5. The Rise of Tokenized Securities (RWA)

As on-chain liquidity becomes constrained, everyone is paying attention to income. On December 11, 2025, the SEC's “No-action letter” cleared some obstacles for tokenized securities.

  • Regulatory Dividend: Allows DTC (Depository Trust Company) to pilot the tokenization of Russell 1000 securities, government bonds, and major ETFs.
  • Future Outlook: Starting in 2026, we will see more regulated tokenized stocks and financial instruments, truly achieving the integration of TradFi (traditional finance) with DeFi.

6. Consumer Crypto and Perps are core.

  • Product Logic: Cryptocurrencies essentially carry a gaming and competitive attribute.
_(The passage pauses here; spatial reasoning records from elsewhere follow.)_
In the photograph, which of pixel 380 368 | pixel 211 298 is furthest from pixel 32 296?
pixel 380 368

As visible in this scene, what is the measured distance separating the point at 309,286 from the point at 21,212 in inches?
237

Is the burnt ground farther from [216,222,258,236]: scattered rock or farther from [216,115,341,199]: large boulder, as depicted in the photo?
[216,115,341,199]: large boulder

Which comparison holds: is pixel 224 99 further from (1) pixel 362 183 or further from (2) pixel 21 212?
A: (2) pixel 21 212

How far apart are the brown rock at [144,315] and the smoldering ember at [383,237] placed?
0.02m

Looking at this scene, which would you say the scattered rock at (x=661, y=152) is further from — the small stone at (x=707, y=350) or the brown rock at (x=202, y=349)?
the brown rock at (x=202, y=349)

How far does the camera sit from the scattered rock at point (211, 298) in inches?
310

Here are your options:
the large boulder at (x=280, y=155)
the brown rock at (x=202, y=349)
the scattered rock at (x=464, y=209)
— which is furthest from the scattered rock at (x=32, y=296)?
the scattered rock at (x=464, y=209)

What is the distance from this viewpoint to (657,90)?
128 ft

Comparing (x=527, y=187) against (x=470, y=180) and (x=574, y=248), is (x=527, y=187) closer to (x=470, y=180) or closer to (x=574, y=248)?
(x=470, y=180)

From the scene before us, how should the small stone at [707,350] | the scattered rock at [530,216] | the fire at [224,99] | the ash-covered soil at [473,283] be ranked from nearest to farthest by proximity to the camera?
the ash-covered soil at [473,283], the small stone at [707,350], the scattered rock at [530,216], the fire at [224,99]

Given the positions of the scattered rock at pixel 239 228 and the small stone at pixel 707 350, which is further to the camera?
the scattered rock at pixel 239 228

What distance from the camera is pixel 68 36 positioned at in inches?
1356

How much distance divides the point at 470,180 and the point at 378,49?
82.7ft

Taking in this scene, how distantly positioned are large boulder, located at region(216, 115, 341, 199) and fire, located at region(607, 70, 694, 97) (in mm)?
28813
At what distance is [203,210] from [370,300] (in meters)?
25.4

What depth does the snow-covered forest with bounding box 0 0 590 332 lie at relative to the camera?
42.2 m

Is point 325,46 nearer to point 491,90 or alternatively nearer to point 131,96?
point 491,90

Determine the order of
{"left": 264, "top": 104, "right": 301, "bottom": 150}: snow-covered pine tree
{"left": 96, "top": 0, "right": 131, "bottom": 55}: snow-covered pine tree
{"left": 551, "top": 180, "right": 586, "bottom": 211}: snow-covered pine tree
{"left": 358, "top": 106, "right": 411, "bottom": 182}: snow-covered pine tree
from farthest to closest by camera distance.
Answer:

Pump.fun, Virtuals (AI Agents), and Zora (Content Coin) have all proven that consumer products that can combine entertainment with profit effects stand out the most.
  • Data Proof: The trading volume of prediction markets and perpetual contracts (Perps) reached an all-time high in 2025 (Perps monthly trading volume reached $1.3 trillion). This proves the real demand of the market.
  • Suggestion: Either invest in these platforms or become a deep participant. Go learn to trade Perps, participate in prediction markets, and use these products; this is where to find market “Alpha”.

7. Become a “Storyteller”

This is not just “Yapping”. The world (including Wall Street and Silicon Valley) is realizing the importance of brand communication and positioning.

  • Specialization Trend: The market is flooded with a large number of “parrots” that mechanically replicate content for the purpose of earning points, leaving a vast space for true “professional narrators” who understand technology, have insights, and can explain complex logic clearly.
  • Personal Value: Excellent storytellers can not only build personal brands but can also be “acquired” by top startup projects.

Summary: Transformation of Underlying Logic

  • The years 2024-2025 feel like playing Monopoly, filled with speculation and bubbles.
  • 2026 will enter the “corporatization” era. Less bubble, less “mindless surge” narrative, replaced by fundamentals, value capture, and compound leverage.

If you do not cultivate your real advantages (Edge)—whether it is storytelling ability, trend catching ability, or deep understanding of products—regardless of whether you are an old investor or not, you will ultimately only become Exit Liquidity.